La remontée des cours des métaux précieux va être favorable à l’économie sud-africaine, ainsi que la reprise des achats de la Chine. L’industrie minière devrait aussi bénéficier du grand programme d’infrastructures américain, annoncé autour de 1 000 milliards de dollars sur cinq ans par le président Trump. Des investissements qui doivent générer une demande de métaux. Ce sont des ballons d’oxygène pour une industrie, qui a beaucoup souffert l’an dernier de grèves à répétition. L’agriculture a, quant à elle, subi de plein fouet une sécheresse très sévère. En dehors de ces secteurs, la croissance économique atteignait 1 % l’an dernier. Certains domaines d’activité progressent toujours, à l’instar des biens de consommation et des services. Et ce, en dépit du niveau très bas du moral des ménages. Justement, il ne peut que remonter, alors que les enquêtes de consommateurs montrent une chute de 25 points de la confiance des consommateurs en cinq ans – elle est passée de l’indice + 10 en 2011 à – 15 en 2016.
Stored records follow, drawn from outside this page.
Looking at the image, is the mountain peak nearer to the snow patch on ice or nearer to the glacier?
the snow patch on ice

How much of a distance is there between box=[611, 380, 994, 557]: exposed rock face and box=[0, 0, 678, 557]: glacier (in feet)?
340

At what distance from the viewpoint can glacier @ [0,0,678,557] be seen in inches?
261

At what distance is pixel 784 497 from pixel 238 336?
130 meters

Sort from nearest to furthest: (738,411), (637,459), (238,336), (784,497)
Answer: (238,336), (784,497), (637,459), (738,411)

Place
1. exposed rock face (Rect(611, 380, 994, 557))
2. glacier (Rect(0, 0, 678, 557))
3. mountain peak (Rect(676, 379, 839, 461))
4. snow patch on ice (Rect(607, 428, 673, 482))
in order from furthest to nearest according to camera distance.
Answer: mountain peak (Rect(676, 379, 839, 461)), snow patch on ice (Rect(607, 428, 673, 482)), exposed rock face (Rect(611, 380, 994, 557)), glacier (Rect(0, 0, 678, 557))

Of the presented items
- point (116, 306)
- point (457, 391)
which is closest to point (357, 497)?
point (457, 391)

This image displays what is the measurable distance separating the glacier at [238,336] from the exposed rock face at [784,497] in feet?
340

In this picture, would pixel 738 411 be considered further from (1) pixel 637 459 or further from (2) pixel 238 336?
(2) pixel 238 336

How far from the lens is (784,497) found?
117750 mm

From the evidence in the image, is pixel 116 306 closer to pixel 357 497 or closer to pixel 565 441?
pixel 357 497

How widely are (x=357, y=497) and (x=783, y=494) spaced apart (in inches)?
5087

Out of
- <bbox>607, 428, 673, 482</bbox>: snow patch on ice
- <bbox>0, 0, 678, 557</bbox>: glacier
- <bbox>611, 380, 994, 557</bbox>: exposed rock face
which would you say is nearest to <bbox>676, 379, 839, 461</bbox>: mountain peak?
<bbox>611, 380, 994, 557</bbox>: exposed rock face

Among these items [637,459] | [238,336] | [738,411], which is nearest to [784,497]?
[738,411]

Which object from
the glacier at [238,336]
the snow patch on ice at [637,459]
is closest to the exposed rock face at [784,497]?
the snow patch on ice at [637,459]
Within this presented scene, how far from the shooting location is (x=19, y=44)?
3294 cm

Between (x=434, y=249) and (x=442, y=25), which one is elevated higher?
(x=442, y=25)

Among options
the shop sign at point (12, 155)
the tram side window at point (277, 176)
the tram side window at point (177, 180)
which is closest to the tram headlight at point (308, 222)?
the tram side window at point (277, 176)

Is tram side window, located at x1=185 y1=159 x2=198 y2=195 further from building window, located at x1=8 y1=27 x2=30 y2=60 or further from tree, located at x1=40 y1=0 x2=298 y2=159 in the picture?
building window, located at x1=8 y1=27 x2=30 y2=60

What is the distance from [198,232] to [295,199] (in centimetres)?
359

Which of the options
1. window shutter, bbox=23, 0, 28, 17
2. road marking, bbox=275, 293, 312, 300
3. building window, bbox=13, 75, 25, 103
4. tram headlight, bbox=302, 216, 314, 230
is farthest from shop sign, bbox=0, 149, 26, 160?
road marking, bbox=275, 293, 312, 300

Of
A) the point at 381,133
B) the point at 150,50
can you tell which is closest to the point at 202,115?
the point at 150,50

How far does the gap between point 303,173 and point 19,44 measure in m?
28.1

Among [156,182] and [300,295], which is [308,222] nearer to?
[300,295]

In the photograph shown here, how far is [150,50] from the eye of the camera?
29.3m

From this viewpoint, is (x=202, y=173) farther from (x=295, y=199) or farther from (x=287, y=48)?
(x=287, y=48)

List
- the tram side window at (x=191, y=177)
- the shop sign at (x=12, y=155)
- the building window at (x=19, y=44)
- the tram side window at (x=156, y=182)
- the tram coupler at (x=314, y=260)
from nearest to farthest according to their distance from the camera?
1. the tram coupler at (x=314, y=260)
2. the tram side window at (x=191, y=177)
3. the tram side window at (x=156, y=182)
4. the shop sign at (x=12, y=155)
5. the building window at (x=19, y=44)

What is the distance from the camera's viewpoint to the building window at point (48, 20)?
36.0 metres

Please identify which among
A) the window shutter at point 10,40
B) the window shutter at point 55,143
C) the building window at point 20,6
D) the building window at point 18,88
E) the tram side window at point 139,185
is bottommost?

L’envolée des exportations françaises en 2016
En janvier et février, les importations sud-africaines ont repris, avec + 18,7 %, après avoir reculé de plus de 12 % en 2016, d’après la base de données GTA (groupe IHS). La France avait, pour sa part, fait un bond dans le classement des fournisseurs de l’Afrique du Sud, se hissant ainsi au septième rang, talonnant, avec un chiffre de 2,08 milliards d’euros d’achats sud-africains, le Japon, avec 2,32 milliards. Les importations en provenance de l’Hexagone avaient gagné 19,61 %, grâce à une envolée spectaculaire du poste navigation aérienne et spatiale (+ 560 %), représentant ainsi plus de 22 % du total. La pharmacie, les machines et les matériels électriques, l’automobile avaient également progressé, respectivement de 15,2 %, 8,9 % et 9 %, alors que le poste machines et appareils mécaniques avait stagné (- 0,3 %).
Cette performance générale de la France est de bon augure, à moins d’une semaine de la visite du ministre du Commerce et de l’industrie, Rob Davies, qui s’adressera aux entrepreneurs français lors d’un forum organisé par Business France, le 12 avril, à l’occasion de la Commission mixte économique. Le développement de la coopération bilatérale serait une priorité, alors que les échanges, d’après Business France, n’ont cessé de croître entre les deux pays (+6,2 % par an entre 2010 et 2015) et ont rattrapé leur niveau d’avant la crise en 2008. L’industrie des métaux composites utilisés dans la construction navale auraient déjà été mentionnée comme un chantier à ouvrir.